━━ Document section

Critics complain that the “McDonaldisation” of the world’s eating habits amounts to an American homogenisation of national food cultures, but that is not necessarily so. In a way, the UAE, as part of its cultural revivalism, has shown interest in this cultural engagement by presenting its indigenous food traditions to a global public.

The proliferation of Arabian coffee outlets and the recent launch of camel-milk and date products show how economic and cultural development can go hand in hand. Coffee, dates and camel milk have long defined the living experiences of people in the UAE and the region, and their integration into the economy should be a priority issue on the nation’s cultural agenda.

For many visitors to the recent Liwa Dates Festival in Al Gharbiya region, the event was not only an opportunity to experience the wide-ranging varieties of this desert fruit, but also a demonstration of how the UAE has turned the growing and marketing of dates into a full-scale industry that advances both its economy and its culture.

For thousands of years, date palm trees have provided sustenance for Bedouin communities across the Arabian peninsula. In the UAE alone, thanks to support from the founder of the nation, Sheikh Zayed, and continued by the current leadership, the number of palm trees has reached a record 43 million, a quarter of them in Al Ain city.

Of course, dates are more than just highly nutritious fruits; they epitomise cherished traditions associated with this region’s history. Date palm trees are mentioned in the Quran: as Mary was giving birth to Jesus she was instructed by God to shake the stem of the palm tree and eat the falling dates to ease the pains of labour. The Prophet Mohammed tells his followers they can protect themselves from the fires of hell by giving even half a date to the poor.

In traditional Arabian communities, the nutritional value of dates has always been optimised through the addition of camel milk, which protects against numerous diseases and helps to enhance the body’s immune system. That’s probably why a recently launched camel-milk project in Dubai has attracted widespread attention.

Perhaps the most fascinating project in camel milk production and marketing has come in the form of a camel-milk chocolate bar launched last year by a Dubai company. The name of the chocolate – Al Nassma – has its roots in the Arabic language and describes a cool seasonal breeze that brings respite from the heat of the desert.

━━━━
━━ Listed records

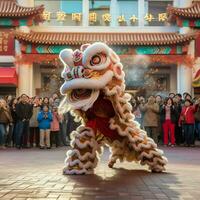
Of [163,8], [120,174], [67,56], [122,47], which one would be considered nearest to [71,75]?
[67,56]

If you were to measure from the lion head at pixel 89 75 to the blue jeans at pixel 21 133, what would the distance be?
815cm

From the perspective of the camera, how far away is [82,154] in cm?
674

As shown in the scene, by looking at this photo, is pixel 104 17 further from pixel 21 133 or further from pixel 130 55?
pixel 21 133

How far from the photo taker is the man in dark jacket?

━━━━
━━ Listed records

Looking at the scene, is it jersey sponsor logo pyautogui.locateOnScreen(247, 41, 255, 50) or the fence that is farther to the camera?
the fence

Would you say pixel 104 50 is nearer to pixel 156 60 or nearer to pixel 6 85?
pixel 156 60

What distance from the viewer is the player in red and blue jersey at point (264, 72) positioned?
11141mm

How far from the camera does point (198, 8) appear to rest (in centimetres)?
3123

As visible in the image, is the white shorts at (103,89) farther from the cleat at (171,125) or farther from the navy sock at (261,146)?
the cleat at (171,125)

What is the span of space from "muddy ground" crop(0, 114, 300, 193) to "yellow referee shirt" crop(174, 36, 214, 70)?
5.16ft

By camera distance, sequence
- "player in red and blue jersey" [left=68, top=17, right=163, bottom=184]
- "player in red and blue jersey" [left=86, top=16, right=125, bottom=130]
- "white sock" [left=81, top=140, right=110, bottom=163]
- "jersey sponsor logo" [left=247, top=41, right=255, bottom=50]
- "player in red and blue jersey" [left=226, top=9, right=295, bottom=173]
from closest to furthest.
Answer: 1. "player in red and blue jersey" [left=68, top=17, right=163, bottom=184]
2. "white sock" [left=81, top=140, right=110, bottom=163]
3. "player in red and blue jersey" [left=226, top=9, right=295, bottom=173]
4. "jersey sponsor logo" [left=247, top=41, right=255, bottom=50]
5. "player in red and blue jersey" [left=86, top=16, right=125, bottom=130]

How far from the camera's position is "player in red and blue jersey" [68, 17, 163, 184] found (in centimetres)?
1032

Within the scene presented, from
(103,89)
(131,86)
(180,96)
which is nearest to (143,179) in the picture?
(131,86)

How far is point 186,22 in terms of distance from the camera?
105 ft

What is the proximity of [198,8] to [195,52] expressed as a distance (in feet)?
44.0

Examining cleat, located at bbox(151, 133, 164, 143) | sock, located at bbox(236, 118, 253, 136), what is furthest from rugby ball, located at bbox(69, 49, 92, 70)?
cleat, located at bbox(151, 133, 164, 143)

━━━━

● **About this task**:
In the piece on UAE food traditions, what does the chocolate name Al Nassma describe? The lines have nothing to do with what is asked here.

● **Solution**:
A cool seasonal breeze that brings respite from the heat of the desert.